Si vous aviez un rêve, une espérance pour la suite, qu’est-ce que ce serait ?
J’aimerais vraiment mener jusqu’au bout la pièce de théâtre… Après, pourquoi pas m’investir d’une autre façon dans l’association...

 

Cécile : " Ce n’est pas ce que l’on fait qui est important, mais le temps que nous y consacrons, car ce temps-là est irremplaçable"

Le portrait chinois de la Fondation COS :
- Si la Fondation COS était une couleur ce serait une couleur chaude qui représente la générosité, la chaleur du lien. Je pense à la couleur rouge, un beau rouge, la couleur du cœur.  
- Si la Fondation COS était un film ce serait un film d’aventure. La Fondation va toujours chercher à innover, à recréer pour soutenir l’accompagnement qu'elle propose. Pour moi, c’est vraiment important de régénérer, constamment, la qualité de ce lien.

Comment avez-vous connu la Fondation COS ?
Je travaillais en Ehpad (Établissement d’hébergement pour personnes âgées dépendantes) depuis 2005 et en 2013, j’ai suivi un projet individuel de formation pour apprendre et comprendre ce qui se passait en amont de ces établissements.
Ce qui était important pour moi c’était de mieux appréhender la situation des personnes âgées qui, aujourd’hui, entrent dans ce type d’institution.
J’ai commencé à travailler dans le 19e arrondissement de Paris, dans une fondation reconnue d’utilité publique, notamment dans la prise en charge des personnes âgées. À ce moment-là, j’ai assisté à la création de l’Ehpad COS Alice Guy dans lequel je travaille aujourd’hui et j’ai décidé d’y postuler. C’est à ce moment que j’ai rencontré le directeur de l’établissement. Cette rencontre m’a permis de continuer mon projet professionnel dans les Ehpad car j’ai hésité à partir pour d’autres horizons pendant cette période. À l’origine de ce choix, il y a une dimension que je ne trouve pas ailleurs : elle touche à la dimension de la vie sociale et à l’ambition de sa qualité.
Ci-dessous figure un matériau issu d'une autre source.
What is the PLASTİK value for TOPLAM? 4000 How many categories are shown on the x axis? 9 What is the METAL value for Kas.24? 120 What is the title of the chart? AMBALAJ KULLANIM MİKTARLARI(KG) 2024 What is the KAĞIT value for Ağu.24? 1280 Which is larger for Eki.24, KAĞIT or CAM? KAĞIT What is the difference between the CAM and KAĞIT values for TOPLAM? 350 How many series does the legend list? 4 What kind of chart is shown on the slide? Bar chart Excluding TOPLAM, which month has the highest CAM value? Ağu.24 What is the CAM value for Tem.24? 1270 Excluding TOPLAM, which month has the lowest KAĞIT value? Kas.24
Si vous deviez définir la Fondation COS, qu’est-ce que vous diriez ?
Pour moi, la Fondation COS est un créateur de lien social fort. Dès mon arrivée, j’ai pu déployer tout ce que j’avais envie de mettre en place. Notre établissement est un lieu ouvert, transparent et accueillant. La Fondation se base sur un pari qui est celui de la générosité et pour moi, c’est un pari réussi.
Ce que j’aime aussi, c’est le fait qu’on offre au quartier (dans lequel nous sommes implantés) la possibilité de profiter de nos équipements. Tous nos établissements s’inscrivent dans cette dynamique locale.

La Fondation COS intervient dans différents domaines, mais vous, qu’est-ce qui vous a fait choisir le pôle personnes âgées ?
J’ai beaucoup d’empathie et d’attachement pour les personnes âgées. Au quotidien, je donne beaucoup certes mais je reçois encore davantage ; on a affaire à de personnes extraordinaires et à des personnalités très fortes qui donnent beaucoup.
Avec les résidents, j’ai pu créer des liens forts, très authentiques.

Vous parliez de lien social, y a-t-il des rencontres qui vous ont particulièrement marquée ?
C’est difficile de répondre. C’est vrai qu’il y a eu dans mes rencontres des personnes que je considère comme des modèles, notamment dans la façon d’aborder l’existence et la vie.
Ces rencontres me font m’interroger : quelle personne je veux être plus tard ? Quelles sont mes priorités dans le présent ? À quoi j’aspire ? Qu’est-ce que j’aimerais donner à voir de moi quand je serai plus âgée ?

Si vous aviez un rêve, une espérance pour la suite de l’aventure… ?  
Ce serait l’assurance que la Fondation COS garde cette exigence du sur-mesure à tous les niveaux, que ce soit dans l’accompagnement des personnes, le soutien des salariés, des bénévoles et l’identité des territoires.